(Records from a data collection)
--------------------------------------------------

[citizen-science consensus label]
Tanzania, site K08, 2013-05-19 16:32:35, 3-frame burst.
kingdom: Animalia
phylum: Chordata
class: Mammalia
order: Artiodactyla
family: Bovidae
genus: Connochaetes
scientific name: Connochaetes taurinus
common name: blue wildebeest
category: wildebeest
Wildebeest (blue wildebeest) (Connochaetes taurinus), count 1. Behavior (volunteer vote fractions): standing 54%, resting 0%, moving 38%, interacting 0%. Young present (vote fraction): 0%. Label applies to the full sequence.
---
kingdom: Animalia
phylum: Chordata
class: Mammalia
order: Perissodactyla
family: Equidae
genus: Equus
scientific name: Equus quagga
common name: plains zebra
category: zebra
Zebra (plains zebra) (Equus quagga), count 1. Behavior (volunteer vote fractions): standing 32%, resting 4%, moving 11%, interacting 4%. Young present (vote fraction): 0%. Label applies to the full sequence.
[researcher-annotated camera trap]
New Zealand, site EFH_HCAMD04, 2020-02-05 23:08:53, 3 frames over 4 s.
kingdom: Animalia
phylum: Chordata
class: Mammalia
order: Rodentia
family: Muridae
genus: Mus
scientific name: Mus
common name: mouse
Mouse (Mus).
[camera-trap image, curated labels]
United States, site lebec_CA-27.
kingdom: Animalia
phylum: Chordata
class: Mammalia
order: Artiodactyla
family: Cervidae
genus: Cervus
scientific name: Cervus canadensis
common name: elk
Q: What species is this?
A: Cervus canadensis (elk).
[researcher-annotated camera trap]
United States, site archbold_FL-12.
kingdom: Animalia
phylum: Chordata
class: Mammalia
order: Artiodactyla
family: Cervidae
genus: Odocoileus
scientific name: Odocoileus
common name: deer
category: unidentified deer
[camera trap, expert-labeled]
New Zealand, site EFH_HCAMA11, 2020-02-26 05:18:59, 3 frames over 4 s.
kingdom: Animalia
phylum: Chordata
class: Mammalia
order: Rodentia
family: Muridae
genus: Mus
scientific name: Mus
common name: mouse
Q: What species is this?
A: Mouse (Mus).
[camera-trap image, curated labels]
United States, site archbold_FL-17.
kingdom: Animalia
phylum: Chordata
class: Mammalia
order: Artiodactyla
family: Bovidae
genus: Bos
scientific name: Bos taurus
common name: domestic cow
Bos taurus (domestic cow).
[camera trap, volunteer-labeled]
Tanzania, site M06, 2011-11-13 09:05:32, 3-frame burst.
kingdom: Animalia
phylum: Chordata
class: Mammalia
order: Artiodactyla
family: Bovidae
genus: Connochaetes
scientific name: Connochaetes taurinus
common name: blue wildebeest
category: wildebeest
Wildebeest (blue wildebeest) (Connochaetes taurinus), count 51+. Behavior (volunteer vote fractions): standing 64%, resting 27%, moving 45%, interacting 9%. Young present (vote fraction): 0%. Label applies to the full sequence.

--------------------------------------------------

■ WORK ORDER
Once you have found every line above holding the word "United", copy those lines.

■ RESPONSE AREA
United States, site lebec_CA-27.
United States, site archbold_FL-12.
United States, site archbold_FL-17.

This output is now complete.